Given text:
SUPREME COURT OF THE STATE OF NEW YORK Appellate Division, Fourth Judicial Department
Nov 21, 2014
122 A.D.3d 1432 (N.Y. App. Div. 2014)

Opinion

1240 CA 14-00275

11-21-2014

Jerry SWENEY, Plaintiff–Respondent, v. COUNTY OF NIAGARA, and Niagara County Jail, Defendants–Appellants. County of Niagara, Third–Party Plaintiff–Respondent, v. Inter–Community Memorial Hospital of Newfane, Inc., and Eastern Niagara Hospital, Inc., Third–Party Defendants–Appellants.

Connors & Vilardo, LLP, Buffalo (Patrick D. McNally of Counsel), for Third–Party Defendants–Appellants.  Magavern Magavern Grimm LLP, Niagara Falls (Edward P. Perlman of Counsel), for Defendants–Appellants and Third–Party Plaintiff–Respondent. Franzblau Dratch, P.C., New York City (Brian M. Dratch of Counsel), for Plaintiff–Respondent.


Connors & Vilardo, LLP, Buffalo (Patrick D. McNally of Counsel), for Third–Party Defendants–Appellants. Magavern Magavern Grimm LLP, Niagara Falls (Edward P. Perlman of Counsel), for Defendants–Appellants and Third–Party Plaintiff–Respondent.

Franzblau Dratch, P.C., New York City (Brian M. Dratch of Counsel), for Plaintiff–Respondent.

PRESENT: SCUDDER, P.J., PERADOTTO, LINDLEY, SCONIERS, AND VALENTINO, JJ.

Opinion

MEMORANDUM: In this medical malpractice action, plaintiff, an inmate in state prison, seeks damages for the allegedly negligent treatment of a foot injury he sustained while playing volleyball in the Niagara County Jail. The defendants named in the complaint were County of Niagara and the Niagara County Jail (collectively, County), along with plaintiff's treating physician, Dr. Robert M. Bauer. On April 7, 2010, plaintiff filed a note of issue, which Dr. Bauer moved to strike on the ground that plaintiff had not fully complied with his discovery demands. On May 10, 2010, Supreme Court issued an order stating that, “if such discovery is not obtained within sixty (60) days by the parties, the Note of Issue shall be stricken as of July 12, 2010.” It is undisputed that plaintiff failed to comply with the discovery requests by the court-imposed deadline, and that a new note of issue was never filed.

Entries shown:
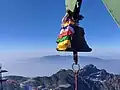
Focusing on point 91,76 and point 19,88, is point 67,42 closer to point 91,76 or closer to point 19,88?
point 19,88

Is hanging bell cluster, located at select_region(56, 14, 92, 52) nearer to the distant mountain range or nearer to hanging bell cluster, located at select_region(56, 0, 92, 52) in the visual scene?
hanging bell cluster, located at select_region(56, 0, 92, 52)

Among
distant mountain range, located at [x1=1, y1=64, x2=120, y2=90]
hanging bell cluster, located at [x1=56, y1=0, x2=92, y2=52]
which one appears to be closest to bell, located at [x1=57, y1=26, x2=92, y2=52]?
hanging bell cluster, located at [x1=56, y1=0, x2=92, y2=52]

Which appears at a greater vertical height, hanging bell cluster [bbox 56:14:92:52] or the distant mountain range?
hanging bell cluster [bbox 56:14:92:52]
==
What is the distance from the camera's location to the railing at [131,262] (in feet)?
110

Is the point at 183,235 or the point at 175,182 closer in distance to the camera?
* * *
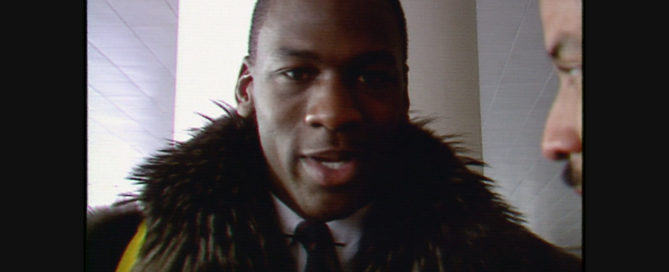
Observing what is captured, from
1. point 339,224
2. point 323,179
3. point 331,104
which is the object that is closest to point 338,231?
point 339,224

Brief:
In the court opinion, what activity was the plaintiff doing when he sustained his foot injury?

Written response:
He was playing volleyball in the Niagara County Jail.